Check out the library section here and read about mbuna "community" tanks as well as all-male tanks. Generally with a 75gallon you want to stick to 3-4 species, 1m/3-7f (depending on the species and its aggression levels) of each. With the labs, sex ratio doesn't matter as much (plus, they're really hard to sex when they're young... when they're old, too, for that matter). The afra, you'll probably want to pick a species with attractive females (many are bland).

If by blue dolphins you mean the hap (C. moorii), those get much too large for a 75g. In terms of aggression, it'd probably work, but you'll want to give them some more space to grow and swim. You could probably do it short-term, but make sure you have a new home for them when they outgrow the tank.

Both afra and YL's are good choices for a beginner with mbuna - not too aggressive, nice colors.

High pH is perfect. I've never used any salt, but I've heard good things about it.

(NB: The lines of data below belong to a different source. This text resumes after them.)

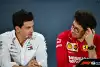 Bild zum Inhalt: Mattia Binotto: So wehrt er sich gegen Mercedes-Kommentare zu Vettel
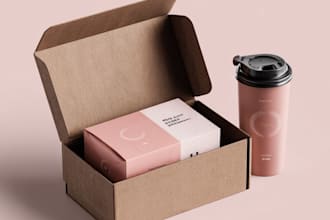 make label designs, supplement labels, and package designs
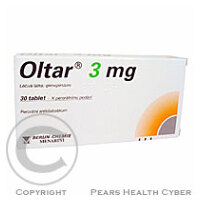 OLTAR 3 MG  30X3MG Tablety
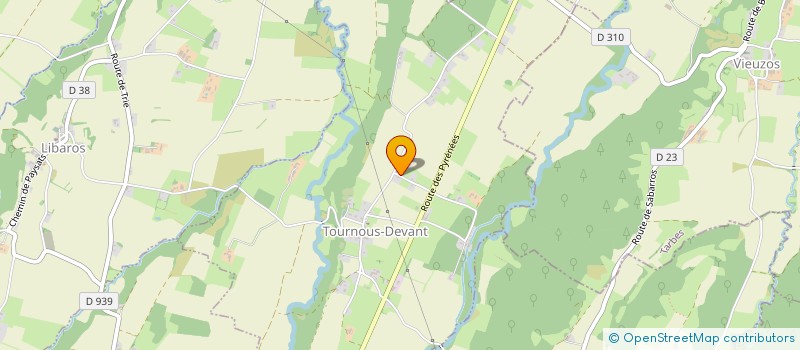 localisation de l'entreprise BOTELLA  TOURNOUS-DEVANT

Keep asking questions and don't apologize for it, unless you completely ignore our advice


----------



## DJRansome

Welcome to Cichlid-forum! All good advice, I don't use salt either.


----------



## gdmeadows

I have a 75 gallon mostly male "show" tank and a 65 gallon mostly male show tank. The additional 65 gallon happened because this hobby is an addiction!! ha ha
I went w/ the advice from a local fish store who said it was okay to mix different Malawis togethers... I have quite a mix and LOVE it. I have run into only a few agression problems which I was fortunately able to handle w/o any fatalities (the 2 tank thing helps and a time out net-breeder net). Only a few of my peakcocks were purchased in pairs the rest of my fish are singles. The singles are all different types of fish (peacocks, haps, mbuna..). I have tried to get all males but it doesn't always work out that way so there are a few females swimming around. I have had two batches of fry, which is okay but I am not into breeding either but it's fun to watch them grow and my son loves them. My females have fared very well in the tanks. THe only problem I have had is when they are holding the agression against them can become too much. I have a small 10 gallon tank for that purpose if needed.
The high ph water should be perfect! I use my tap water as well (high ph). I do use Cichlid salt and have used it since I started. I assume it's a good thing but honestly have nothing to compare it to.


----------